Netflix on Tuesday announced it was cutting 150 jobs amid a slowdown in revenue and a decline in subscribers that has shaken the entertainment industry and triggered a reexamination of the streaming business.

Most of the job losses are actually in the U.S. " As we explained on earnings, our slowing revenue growth means we are also having to slow our cost growth as a company," a Netflix spokesperson said.

"So, unfortunately, we are letting around 150 employees go today, primarily U.S.-based. These changes are mainly driven by business needs rather than individual performance, making them challenging as none of us want to say goodbye to such great colleagues.

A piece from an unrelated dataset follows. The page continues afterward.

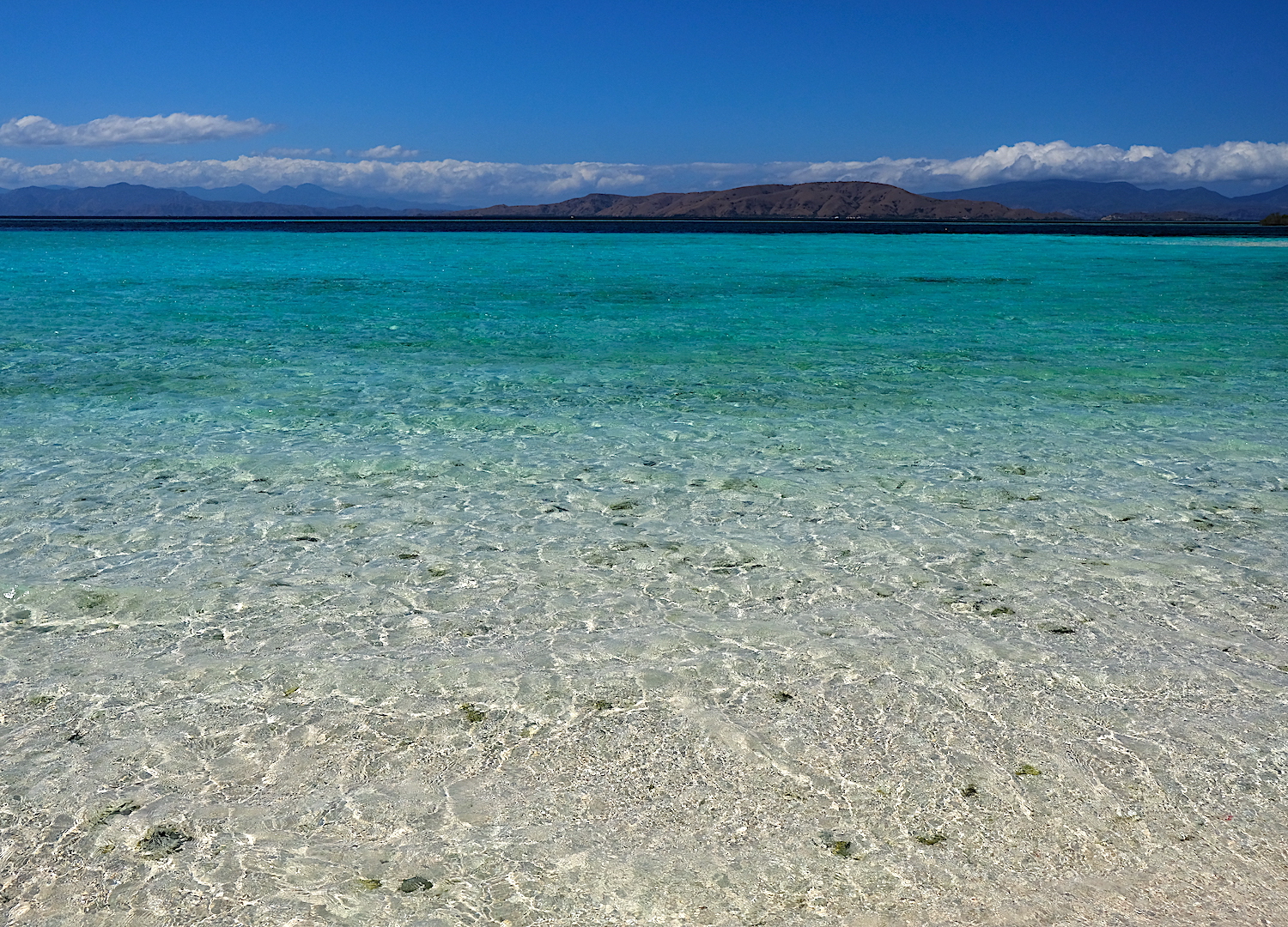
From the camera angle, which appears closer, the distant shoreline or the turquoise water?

We're working hard to support them through this challenging transition." The announcement comes after Netflix reported a loss of 200,000 subscribers in the first quarter for the first time in more than a decade.

The Los Gatos, Calif.-based streaming service expects to lose 2 million more subscribers this quarter. After its earnings report, its stock declined 35.1% to $226.19 on April 20, its most significant one-day drop since 2004.

Netflix is rethinking its business model, which long capitalized on providing an extensive library of commercial-free content for a premium price of $15.49 a month for a standard subscription.

Netflix had been ramping up its staff during the pandemic as consumers joined the streaming service in droves and sought to entertain themselves at home.

As of December, Netflix had about 11,300 full-time employees, and the cuts represent about 1% of its global workforce.

A little less than half of the staff is based in L.A. Departments affected by the layoffs include recruiting, communications, and the content side of the business.

More cuts could come to other teams later this year. Last month, the company laid off people in marketing-related jobs, including contractors who had been there less than a year.

"This felt more of a matter of when, than if," said a contractor who was part of a team that ran social media content promoting LGBTQ storytelling.

The contractor, who was not authorized to speak publicly, became aware of the layoffs first through the news and hours later attended an all-hands meeting where a group of people was informed they were losing their jobs.